Meditation 37: Skin and Body


Think what it means to have a skin. We wear our skins as divers wear their wet suits.  It separates us from the surrounding world, gives us a sense of the "in here" and the "out there."  It means that we can be alone, and in fact that we are always, in a sense, alone. I am not talking just about being alone in a crowd, but an ontological separation.  It means that we can watch people suffer and die within their skins, but be unable to go inside with them.  It means we have to die alone, even if others are in the room with us. We can hold someone's hand, but that is skin upon skin, one outside touching another. It is as if, when we meet, we are unable to take off our gloves. A shield of skin gives us a place to hide, but also a barrier between ourselves and others.

Yet this does not seem to be the end of the story, for otherwise our lives would be dreary indeed. There are forces in the body that extend out beyond it, perhaps what is meant by a person's aura, perhaps a complex field of electro-magnetism. When two human bodies approach closely, these fields intermingle and together produce a single field whose borders do not stop at the skin. With some individuals it feels good to be close enough to feel the change of field, with others, not. 

How we live in our skins and bodies is affected by culture, habit and language.  Each of us walks around in a body space, and we tend not to think that the other's space begins right up against our own skins, though in some cultures touching, or a certain kind of touching, is more a part of the rituals of social intercourse than in others.  Some parts of our skins are more private and touchy than others. A shake of the hand, palm against palm, is acceptable, but touching someone's genitals in friendly greeting would likely be taken amiss.  Indeed, unless the toucher is from another planet, we would probably think it insulting or suggestive.

Formality and intimacy are shown in how the body energy fields and skin are used and lived.  We are projections of meaning, and our bodies and skins are signs and intentions. Most persons do not have to think about this very much, unless they find themselves in a land where different mores govern the uses of skin and body.  We read the signs effortlessly at home and are sometimes embarrassed abroad.  Luckily, we do not have to rely on body language alone, but have ways to project our thoughts and feelings in words that cross the space from skin to skin. 

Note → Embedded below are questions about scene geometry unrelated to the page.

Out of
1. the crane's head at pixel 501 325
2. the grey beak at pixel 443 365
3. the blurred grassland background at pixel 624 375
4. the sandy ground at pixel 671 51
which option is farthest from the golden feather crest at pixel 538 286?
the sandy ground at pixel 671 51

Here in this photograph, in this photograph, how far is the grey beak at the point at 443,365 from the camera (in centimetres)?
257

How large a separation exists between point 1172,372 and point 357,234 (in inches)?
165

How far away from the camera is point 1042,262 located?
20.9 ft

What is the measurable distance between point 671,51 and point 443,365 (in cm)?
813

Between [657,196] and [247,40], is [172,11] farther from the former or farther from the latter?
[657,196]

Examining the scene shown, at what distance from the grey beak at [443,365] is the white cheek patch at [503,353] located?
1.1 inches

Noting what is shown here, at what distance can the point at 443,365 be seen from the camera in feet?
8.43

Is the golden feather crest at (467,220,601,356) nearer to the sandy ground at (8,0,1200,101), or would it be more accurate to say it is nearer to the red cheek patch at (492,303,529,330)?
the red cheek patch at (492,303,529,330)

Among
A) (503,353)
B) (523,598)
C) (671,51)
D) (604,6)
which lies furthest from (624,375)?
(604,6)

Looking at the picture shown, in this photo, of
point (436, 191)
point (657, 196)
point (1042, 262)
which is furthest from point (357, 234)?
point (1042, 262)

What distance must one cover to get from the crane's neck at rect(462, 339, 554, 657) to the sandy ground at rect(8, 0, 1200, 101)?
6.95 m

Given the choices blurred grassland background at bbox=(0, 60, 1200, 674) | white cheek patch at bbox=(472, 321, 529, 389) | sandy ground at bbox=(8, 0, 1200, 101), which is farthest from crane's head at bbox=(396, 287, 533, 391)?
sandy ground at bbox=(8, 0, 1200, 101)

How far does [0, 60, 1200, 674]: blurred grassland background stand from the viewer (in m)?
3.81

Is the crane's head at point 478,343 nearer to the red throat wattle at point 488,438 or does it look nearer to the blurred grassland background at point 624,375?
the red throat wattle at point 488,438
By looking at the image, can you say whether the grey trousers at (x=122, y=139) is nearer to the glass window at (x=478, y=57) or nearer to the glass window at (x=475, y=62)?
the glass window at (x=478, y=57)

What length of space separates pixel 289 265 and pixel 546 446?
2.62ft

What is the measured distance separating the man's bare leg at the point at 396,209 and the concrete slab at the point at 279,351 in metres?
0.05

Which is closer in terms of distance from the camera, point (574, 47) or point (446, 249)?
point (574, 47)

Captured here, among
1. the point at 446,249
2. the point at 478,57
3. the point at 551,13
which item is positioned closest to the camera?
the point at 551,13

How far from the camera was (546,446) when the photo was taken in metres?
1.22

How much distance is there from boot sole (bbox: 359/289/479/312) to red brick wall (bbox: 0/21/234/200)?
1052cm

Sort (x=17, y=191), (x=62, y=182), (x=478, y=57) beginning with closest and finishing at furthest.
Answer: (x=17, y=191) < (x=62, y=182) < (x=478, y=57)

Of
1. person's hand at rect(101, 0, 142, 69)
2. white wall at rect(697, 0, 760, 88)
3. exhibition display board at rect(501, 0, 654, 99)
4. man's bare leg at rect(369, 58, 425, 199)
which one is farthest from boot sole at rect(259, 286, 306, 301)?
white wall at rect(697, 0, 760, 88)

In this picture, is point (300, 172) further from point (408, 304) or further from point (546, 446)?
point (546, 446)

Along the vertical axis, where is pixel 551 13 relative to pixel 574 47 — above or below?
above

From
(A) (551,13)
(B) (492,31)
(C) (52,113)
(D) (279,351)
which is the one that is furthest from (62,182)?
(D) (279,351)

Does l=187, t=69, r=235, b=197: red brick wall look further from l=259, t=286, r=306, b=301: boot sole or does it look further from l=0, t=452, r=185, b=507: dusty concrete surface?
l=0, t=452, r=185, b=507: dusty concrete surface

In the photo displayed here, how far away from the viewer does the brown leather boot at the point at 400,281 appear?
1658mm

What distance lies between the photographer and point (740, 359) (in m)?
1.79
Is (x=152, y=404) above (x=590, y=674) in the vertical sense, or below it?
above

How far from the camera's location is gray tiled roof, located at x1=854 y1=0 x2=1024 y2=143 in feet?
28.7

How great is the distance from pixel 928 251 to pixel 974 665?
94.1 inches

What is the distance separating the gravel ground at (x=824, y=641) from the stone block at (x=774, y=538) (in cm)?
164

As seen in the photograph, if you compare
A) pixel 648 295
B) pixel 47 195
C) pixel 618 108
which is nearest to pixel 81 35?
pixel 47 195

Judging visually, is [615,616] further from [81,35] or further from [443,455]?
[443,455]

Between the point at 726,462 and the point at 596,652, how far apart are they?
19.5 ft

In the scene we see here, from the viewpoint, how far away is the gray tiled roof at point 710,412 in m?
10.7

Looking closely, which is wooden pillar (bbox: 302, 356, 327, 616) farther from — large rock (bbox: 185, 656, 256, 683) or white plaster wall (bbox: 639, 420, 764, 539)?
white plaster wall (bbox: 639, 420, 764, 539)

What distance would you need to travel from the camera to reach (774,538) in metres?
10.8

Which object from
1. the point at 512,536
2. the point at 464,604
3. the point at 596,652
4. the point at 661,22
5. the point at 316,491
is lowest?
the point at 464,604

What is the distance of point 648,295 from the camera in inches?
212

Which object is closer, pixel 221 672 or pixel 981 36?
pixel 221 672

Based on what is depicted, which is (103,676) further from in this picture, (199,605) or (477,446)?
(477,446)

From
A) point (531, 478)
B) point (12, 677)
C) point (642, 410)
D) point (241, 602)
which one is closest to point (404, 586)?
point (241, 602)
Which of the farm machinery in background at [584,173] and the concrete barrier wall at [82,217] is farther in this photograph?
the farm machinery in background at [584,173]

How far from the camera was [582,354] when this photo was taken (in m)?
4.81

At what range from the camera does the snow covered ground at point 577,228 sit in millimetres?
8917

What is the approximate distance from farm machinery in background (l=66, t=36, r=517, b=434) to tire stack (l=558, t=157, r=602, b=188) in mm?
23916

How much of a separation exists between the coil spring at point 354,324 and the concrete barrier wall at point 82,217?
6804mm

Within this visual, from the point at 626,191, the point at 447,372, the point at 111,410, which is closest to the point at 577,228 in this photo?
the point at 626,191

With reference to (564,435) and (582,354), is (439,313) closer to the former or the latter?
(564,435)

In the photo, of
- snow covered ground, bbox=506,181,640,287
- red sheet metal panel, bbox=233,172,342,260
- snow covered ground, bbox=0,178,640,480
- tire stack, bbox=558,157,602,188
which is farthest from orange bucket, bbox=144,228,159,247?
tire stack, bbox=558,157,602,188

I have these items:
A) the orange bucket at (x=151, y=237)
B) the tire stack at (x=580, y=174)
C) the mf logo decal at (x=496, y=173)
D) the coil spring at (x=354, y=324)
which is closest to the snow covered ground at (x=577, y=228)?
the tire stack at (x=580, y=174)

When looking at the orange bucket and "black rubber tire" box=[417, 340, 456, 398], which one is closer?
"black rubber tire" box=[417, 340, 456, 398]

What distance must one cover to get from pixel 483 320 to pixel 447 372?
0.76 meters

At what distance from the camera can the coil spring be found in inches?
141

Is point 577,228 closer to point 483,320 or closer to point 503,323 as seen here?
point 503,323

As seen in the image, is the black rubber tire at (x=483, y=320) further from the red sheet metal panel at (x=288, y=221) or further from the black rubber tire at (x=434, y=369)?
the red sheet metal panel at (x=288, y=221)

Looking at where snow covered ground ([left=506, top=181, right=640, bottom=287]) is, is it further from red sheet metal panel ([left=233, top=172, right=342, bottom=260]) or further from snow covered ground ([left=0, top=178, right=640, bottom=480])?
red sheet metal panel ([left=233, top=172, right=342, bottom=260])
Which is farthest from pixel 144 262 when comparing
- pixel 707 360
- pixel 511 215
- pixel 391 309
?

There is a situation in which the ontological alienation of the individual is overcome, and that is in the embrace, the caress, and the touching of head to head. Now inside and outside are confused, and duality of self and other is, for a moment, transcended. This is one of the most blessed of human conditions, and is not identical with having sex, though it does not exclude it. One feels no longer alone, and this feeling, though insubstantial and fleeting, is the merging two beings into one.  Physical contact with another person is one of the great comforts of life, but also one of the most regulated.  Perhaps is must be this way, since our hectic and regimented lives mainly require us to live in our skins and keep our hands and bodies to ourselves.